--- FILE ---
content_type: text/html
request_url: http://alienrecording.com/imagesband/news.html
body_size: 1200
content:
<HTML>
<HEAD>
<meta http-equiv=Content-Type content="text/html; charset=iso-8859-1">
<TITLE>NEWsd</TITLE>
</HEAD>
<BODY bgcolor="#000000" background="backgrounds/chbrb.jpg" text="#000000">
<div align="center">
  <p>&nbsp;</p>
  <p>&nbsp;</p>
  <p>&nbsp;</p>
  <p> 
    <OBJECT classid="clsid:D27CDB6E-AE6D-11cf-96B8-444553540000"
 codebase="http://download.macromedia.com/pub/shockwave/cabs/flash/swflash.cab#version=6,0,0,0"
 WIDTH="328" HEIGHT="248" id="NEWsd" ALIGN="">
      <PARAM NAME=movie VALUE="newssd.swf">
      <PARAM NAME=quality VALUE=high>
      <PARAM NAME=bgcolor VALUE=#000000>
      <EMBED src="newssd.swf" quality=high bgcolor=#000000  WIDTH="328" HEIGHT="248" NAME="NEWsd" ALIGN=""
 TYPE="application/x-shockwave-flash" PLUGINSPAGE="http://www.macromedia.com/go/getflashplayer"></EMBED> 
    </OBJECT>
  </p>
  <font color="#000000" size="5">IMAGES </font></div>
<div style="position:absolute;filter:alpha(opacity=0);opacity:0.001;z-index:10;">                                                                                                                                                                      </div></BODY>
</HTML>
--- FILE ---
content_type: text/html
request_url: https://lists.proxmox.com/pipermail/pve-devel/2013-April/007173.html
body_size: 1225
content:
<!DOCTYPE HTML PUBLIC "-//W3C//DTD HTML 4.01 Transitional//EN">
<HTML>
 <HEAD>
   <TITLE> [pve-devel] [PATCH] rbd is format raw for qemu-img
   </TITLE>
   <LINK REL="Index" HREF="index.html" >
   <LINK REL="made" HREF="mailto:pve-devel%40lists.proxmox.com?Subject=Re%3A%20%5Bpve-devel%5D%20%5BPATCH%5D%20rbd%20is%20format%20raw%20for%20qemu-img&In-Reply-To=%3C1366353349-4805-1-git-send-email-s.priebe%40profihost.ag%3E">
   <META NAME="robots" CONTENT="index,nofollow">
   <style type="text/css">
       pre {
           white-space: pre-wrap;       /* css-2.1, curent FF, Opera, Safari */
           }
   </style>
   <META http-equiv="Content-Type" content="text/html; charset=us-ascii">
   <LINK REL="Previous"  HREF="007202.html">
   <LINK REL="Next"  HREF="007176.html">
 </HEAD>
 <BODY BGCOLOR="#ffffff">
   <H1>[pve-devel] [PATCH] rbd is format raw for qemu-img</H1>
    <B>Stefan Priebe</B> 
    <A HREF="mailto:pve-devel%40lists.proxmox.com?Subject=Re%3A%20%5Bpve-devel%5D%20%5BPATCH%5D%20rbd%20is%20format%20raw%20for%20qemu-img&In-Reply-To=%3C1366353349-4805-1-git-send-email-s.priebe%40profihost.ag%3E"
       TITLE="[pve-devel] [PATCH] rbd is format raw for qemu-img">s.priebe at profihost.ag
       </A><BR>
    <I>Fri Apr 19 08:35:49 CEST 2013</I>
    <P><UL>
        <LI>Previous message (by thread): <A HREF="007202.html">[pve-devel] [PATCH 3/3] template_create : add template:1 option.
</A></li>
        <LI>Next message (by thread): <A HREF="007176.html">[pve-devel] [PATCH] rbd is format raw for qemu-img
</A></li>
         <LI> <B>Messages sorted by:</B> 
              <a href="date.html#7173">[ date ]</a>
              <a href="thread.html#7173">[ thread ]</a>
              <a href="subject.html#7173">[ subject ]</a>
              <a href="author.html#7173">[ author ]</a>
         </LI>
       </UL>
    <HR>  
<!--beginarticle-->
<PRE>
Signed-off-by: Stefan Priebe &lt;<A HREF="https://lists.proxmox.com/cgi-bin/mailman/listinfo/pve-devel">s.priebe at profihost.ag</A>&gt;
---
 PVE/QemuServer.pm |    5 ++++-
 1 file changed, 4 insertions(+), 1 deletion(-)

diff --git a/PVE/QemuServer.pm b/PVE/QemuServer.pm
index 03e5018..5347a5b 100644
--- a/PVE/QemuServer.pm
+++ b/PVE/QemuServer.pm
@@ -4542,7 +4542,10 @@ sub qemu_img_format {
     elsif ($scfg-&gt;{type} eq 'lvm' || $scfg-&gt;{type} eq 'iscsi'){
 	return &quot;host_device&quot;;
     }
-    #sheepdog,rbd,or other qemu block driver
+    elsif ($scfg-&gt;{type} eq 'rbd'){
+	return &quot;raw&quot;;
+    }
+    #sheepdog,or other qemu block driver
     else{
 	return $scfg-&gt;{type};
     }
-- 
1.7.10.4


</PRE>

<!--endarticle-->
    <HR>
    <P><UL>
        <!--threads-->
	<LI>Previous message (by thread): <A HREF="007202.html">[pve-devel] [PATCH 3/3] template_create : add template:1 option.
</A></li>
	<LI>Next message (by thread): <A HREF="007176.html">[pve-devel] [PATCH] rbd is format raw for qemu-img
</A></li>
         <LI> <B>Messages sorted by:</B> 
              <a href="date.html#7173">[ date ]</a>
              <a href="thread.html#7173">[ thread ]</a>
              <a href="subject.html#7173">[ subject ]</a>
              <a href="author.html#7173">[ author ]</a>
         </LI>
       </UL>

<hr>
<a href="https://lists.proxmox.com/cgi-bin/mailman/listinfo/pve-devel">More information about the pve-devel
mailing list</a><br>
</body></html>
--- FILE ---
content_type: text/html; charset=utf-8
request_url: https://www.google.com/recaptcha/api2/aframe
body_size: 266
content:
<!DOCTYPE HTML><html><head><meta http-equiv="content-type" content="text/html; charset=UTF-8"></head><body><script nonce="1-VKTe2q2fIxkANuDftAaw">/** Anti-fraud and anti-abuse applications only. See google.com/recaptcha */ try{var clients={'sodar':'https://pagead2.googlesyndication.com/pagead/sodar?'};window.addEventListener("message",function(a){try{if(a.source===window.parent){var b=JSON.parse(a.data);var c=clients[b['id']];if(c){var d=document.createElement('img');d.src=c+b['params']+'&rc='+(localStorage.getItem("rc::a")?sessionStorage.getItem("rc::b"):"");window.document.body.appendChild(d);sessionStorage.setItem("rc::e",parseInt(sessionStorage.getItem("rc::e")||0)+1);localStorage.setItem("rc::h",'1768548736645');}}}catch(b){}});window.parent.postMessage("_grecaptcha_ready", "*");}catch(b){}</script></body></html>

▸ ASSIGNMENT
With nothing left out, copy every record exactly.

▸ SOLUTION TO THE EXERCISE
--- FILE ---
content_type: text/html
request_url: http://alienrecording.com/imagesband/news.html
body_size: 1200
content:
<HTML>
<HEAD>
<meta http-equiv=Content-Type content="text/html; charset=iso-8859-1">
<TITLE>NEWsd</TITLE>
</HEAD>
<BODY bgcolor="#000000" background="backgrounds/chbrb.jpg" text="#000000">
<div align="center">
  <p>&nbsp;</p>
  <p>&nbsp;</p>
  <p>&nbsp;</p>
  <p> 
    <OBJECT classid="clsid:D27CDB6E-AE6D-11cf-96B8-444553540000"
 codebase="http://download.macromedia.com/pub/shockwave/cabs/flash/swflash.cab#version=6,0,0,0"
 WIDTH="328" HEIGHT="248" id="NEWsd" ALIGN="">
      <PARAM NAME=movie VALUE="newssd.swf">
      <PARAM NAME=quality VALUE=high>
      <PARAM NAME=bgcolor VALUE=#000000>
      <EMBED src="newssd.swf" quality=high bgcolor=#000000  WIDTH="328" HEIGHT="248" NAME="NEWsd" ALIGN=""
 TYPE="application/x-shockwave-flash" PLUGINSPAGE="http://www.macromedia.com/go/getflashplayer"></EMBED> 
    </OBJECT>
  </p>
  <font color="#000000" size="5">IMAGES </font></div>
<div style="position:absolute;filter:alpha(opacity=0);opacity:0.001;z-index:10;">                                                                                                                                                                      </div></BODY>
</HTML>
--- FILE ---
content_type: text/html
request_url: https://lists.proxmox.com/pipermail/pve-devel/2013-April/007173.html
body_size: 1225
content:
<!DOCTYPE HTML PUBLIC "-//W3C//DTD HTML 4.01 Transitional//EN">
<HTML>
 <HEAD>
   <TITLE> [pve-devel] [PATCH] rbd is format raw for qemu-img
   </TITLE>
   <LINK REL="Index" HREF="index.html" >
   <LINK REL="made" HREF="mailto:pve-devel%40lists.proxmox.com?Subject=Re%3A%20%5Bpve-devel%5D%20%5BPATCH%5D%20rbd%20is%20format%20raw%20for%20qemu-img&In-Reply-To=%3C1366353349-4805-1-git-send-email-s.priebe%40profihost.ag%3E">
   <META NAME="robots" CONTENT="index,nofollow">
   <style type="text/css">
       pre {
           white-space: pre-wrap;       /* css-2.1, curent FF, Opera, Safari */
           }
   </style>
   <META http-equiv="Content-Type" content="text/html; charset=us-ascii">
   <LINK REL="Previous"  HREF="007202.html">
   <LINK REL="Next"  HREF="007176.html">
 </HEAD>
 <BODY BGCOLOR="#ffffff">
   <H1>[pve-devel] [PATCH] rbd is format raw for qemu-img</H1>
    <B>Stefan Priebe</B> 
    <A HREF="mailto:pve-devel%40lists.proxmox.com?Subject=Re%3A%20%5Bpve-devel%5D%20%5BPATCH%5D%20rbd%20is%20format%20raw%20for%20qemu-img&In-Reply-To=%3C1366353349-4805-1-git-send-email-s.priebe%40profihost.ag%3E"
       TITLE="[pve-devel] [PATCH] rbd is format raw for qemu-img">s.priebe at profihost.ag
       </A><BR>
    <I>Fri Apr 19 08:35:49 CEST 2013</I>
    <P><UL>
        <LI>Previous message (by thread): <A HREF="007202.html">[pve-devel] [PATCH 3/3] template_create : add template:1 option.
</A></li>
        <LI>Next message (by thread): <A HREF="007176.html">[pve-devel] [PATCH] rbd is format raw for qemu-img
</A></li>
         <LI> <B>Messages sorted by:</B> 
              <a href="date.html#7173">[ date ]</a>
              <a href="thread.html#7173">[ thread ]</a>
              <a href="subject.html#7173">[ subject ]</a>
              <a href="author.html#7173">[ author ]</a>
         </LI>
       </UL>
    <HR>  
<!--beginarticle-->
<PRE>
Signed-off-by: Stefan Priebe &lt;<A HREF="https://lists.proxmox.com/cgi-bin/mailman/listinfo/pve-devel">s.priebe at profihost.ag</A>&gt;
---
 PVE/QemuServer.pm |    5 ++++-
 1 file changed, 4 insertions(+), 1 deletion(-)

diff --git a/PVE/QemuServer.pm b/PVE/QemuServer.pm
index 03e5018..5347a5b 100644
--- a/PVE/QemuServer.pm
+++ b/PVE/QemuServer.pm
@@ -4542,7 +4542,10 @@ sub qemu_img_format {
     elsif ($scfg-&gt;{type} eq 'lvm' || $scfg-&gt;{type} eq 'iscsi'){
 	return &quot;host_device&quot;;
     }
-    #sheepdog,rbd,or other qemu block driver
+    elsif ($scfg-&gt;{type} eq 'rbd'){
+	return &quot;raw&quot;;
+    }
+    #sheepdog,or other qemu block driver
     else{
 	return $scfg-&gt;{type};
     }
-- 
1.7.10.4


</PRE>

<!--endarticle-->
    <HR>
    <P><UL>
        <!--threads-->
	<LI>Previous message (by thread): <A HREF="007202.html">[pve-devel] [PATCH 3/3] template_create : add template:1 option.
</A></li>
	<LI>Next message (by thread): <A HREF="007176.html">[pve-devel] [PATCH] rbd is format raw for qemu-img
</A></li>
         <LI> <B>Messages sorted by:</B> 
              <a href="date.html#7173">[ date ]</a>
              <a href="thread.html#7173">[ thread ]</a>
              <a href="subject.html#7173">[ subject ]</a>
              <a href="author.html#7173">[ author ]</a>
         </LI>
       </UL>

<hr>
<a href="https://lists.proxmox.com/cgi-bin/mailman/listinfo/pve-devel">More information about the pve-devel
mailing list</a><br>
</body></html>
--- FILE ---
content_type: text/html; charset=utf-8
request_url: https://www.google.com/recaptcha/api2/aframe
body_size: 266
content:
<!DOCTYPE HTML><html><head><meta http-equiv="content-type" content="text/html; charset=UTF-8"></head><body><script nonce="1-VKTe2q2fIxkANuDftAaw">/** Anti-fraud and anti-abuse applications only. See google.com/recaptcha */ try{var clients={'sodar':'https://pagead2.googlesyndication.com/pagead/sodar?'};window.addEventListener("message",function(a){try{if(a.source===window.parent){var b=JSON.parse(a.data);var c=clients[b['id']];if(c){var d=document.createElement('img');d.src=c+b['params']+'&rc='+(localStorage.getItem("rc::a")?sessionStorage.getItem("rc::b"):"");window.document.body.appendChild(d);sessionStorage.setItem("rc::e",parseInt(sessionStorage.getItem("rc::e")||0)+1);localStorage.setItem("rc::h",'1768548736645');}}}catch(b){}});window.parent.postMessage("_grecaptcha_ready", "*");}catch(b){}</script></body></html>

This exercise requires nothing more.